As the historian Daniel K. Williams has noted, “Gun rights advocacy is not an intrinsic feature of every brand of evangelicalism.” While recent surveys find that four in 10 white evangelicals own guns, the majority do not, and other denominational affiliations offer examples of religious participation discouraging a fixation on firearms. It is possible that the less one sees oneself as an itinerant loner in a hostile world, like the armed preacher in a silent western, the less one is likely to look to guns as a source of salvation.

Nonetheless, the ways Christian ideas may be contributing to a gun culture that abets our epidemic of mass shootings by helping to keep the nation well armed should inspire reflection. None of the recent mass shootings had explicitly religious motivations, but the religious contexts of our seemingly eternal problem with gun violence — its history, its theology, its myths — are too important to ignore.

Mass shootings are, in a way, assaults on the idea of community itself. They occur where there are people gathered — for entertainment, for learning, for shopping, for worship — in the spaces we create together. Some believe that such attacks are the fault of armed individuals alone and can be addressed only through armed individual response.
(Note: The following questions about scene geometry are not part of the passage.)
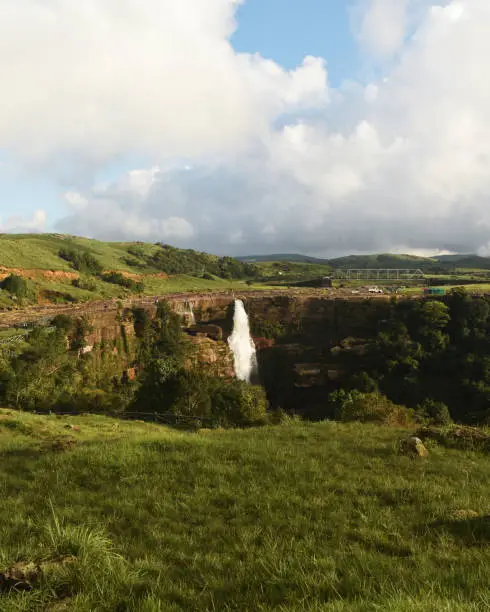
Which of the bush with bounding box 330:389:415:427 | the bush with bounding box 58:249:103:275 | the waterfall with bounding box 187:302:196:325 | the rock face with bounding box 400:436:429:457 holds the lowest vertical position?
the bush with bounding box 330:389:415:427

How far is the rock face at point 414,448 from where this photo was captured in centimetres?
1038

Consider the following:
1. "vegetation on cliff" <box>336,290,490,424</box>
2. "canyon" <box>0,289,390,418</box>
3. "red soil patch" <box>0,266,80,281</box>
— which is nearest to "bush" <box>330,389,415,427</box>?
"canyon" <box>0,289,390,418</box>

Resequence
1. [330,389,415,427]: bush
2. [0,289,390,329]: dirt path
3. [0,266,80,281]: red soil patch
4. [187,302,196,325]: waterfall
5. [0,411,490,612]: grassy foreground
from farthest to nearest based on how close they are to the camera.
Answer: [187,302,196,325]: waterfall < [0,266,80,281]: red soil patch < [0,289,390,329]: dirt path < [330,389,415,427]: bush < [0,411,490,612]: grassy foreground

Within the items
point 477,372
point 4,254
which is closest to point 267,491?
point 477,372

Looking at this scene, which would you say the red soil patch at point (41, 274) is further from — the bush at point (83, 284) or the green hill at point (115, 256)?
the bush at point (83, 284)

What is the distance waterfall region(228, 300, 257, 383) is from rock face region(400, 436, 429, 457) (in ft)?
152

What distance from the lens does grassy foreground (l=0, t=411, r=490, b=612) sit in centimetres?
424

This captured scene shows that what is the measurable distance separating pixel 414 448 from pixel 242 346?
161 feet

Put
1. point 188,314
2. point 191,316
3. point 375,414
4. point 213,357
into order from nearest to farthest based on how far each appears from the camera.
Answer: point 375,414 < point 213,357 < point 188,314 < point 191,316

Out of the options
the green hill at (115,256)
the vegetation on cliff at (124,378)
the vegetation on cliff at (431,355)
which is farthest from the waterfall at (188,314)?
the green hill at (115,256)

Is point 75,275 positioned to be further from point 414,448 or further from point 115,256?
point 414,448

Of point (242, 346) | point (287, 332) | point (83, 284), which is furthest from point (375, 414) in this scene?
point (83, 284)

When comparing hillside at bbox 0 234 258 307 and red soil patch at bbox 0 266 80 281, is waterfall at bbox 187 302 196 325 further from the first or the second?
red soil patch at bbox 0 266 80 281

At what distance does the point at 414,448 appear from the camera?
1054cm
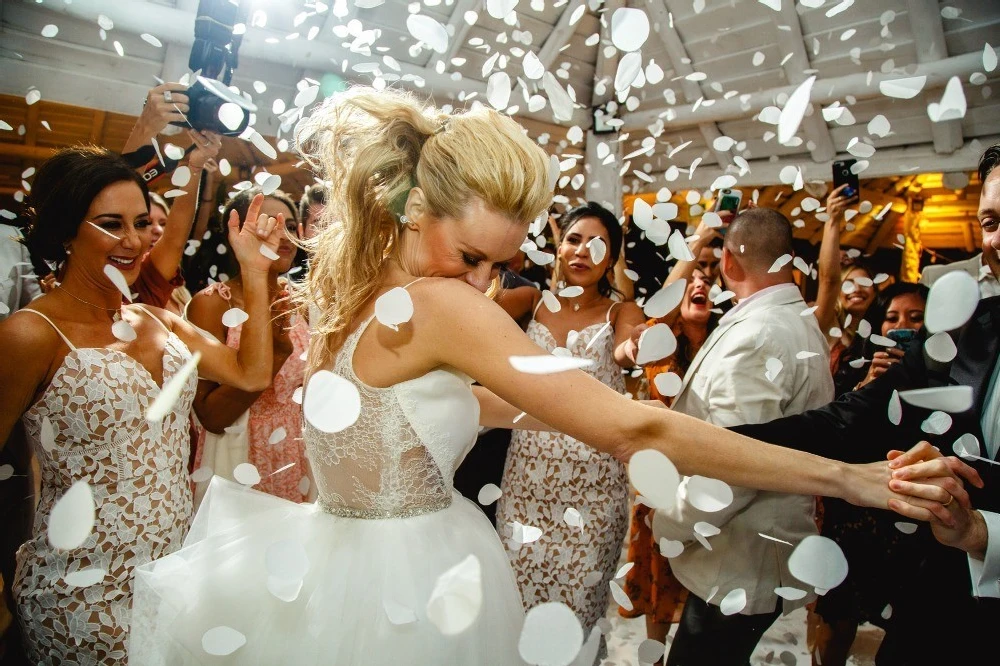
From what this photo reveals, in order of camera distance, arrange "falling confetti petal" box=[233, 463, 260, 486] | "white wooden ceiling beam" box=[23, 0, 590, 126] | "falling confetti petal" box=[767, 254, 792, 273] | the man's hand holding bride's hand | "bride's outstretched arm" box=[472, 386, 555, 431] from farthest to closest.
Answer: "white wooden ceiling beam" box=[23, 0, 590, 126] < "falling confetti petal" box=[767, 254, 792, 273] < "falling confetti petal" box=[233, 463, 260, 486] < "bride's outstretched arm" box=[472, 386, 555, 431] < the man's hand holding bride's hand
Others believe they occur within the framework of what we collectively allow and must have communal solutions.

After blaming Christians for mass shootings, he has finally, at long last, divulged his own philosophical pre-commitments, or religion.  He is a collectivist, and says that the solutions to problems are to be found in the collective.

What he doesn’t mention is that in the twentieth century alone there were over 212,000,000 mass murders by governments across the globe.  The writer doesn’t explain how his collectivist solutions would be better than ours, nor do I believe he can.

The New York Times has paid for another loser commentary that wanders and fails to stay on point, refuses to interact with the real scholarship of its intended target, insults a large constituency of Americans, and considers neither the history of the subject nor the failures of its own solutions.

Is it any wonder that they’re constantly begging for money?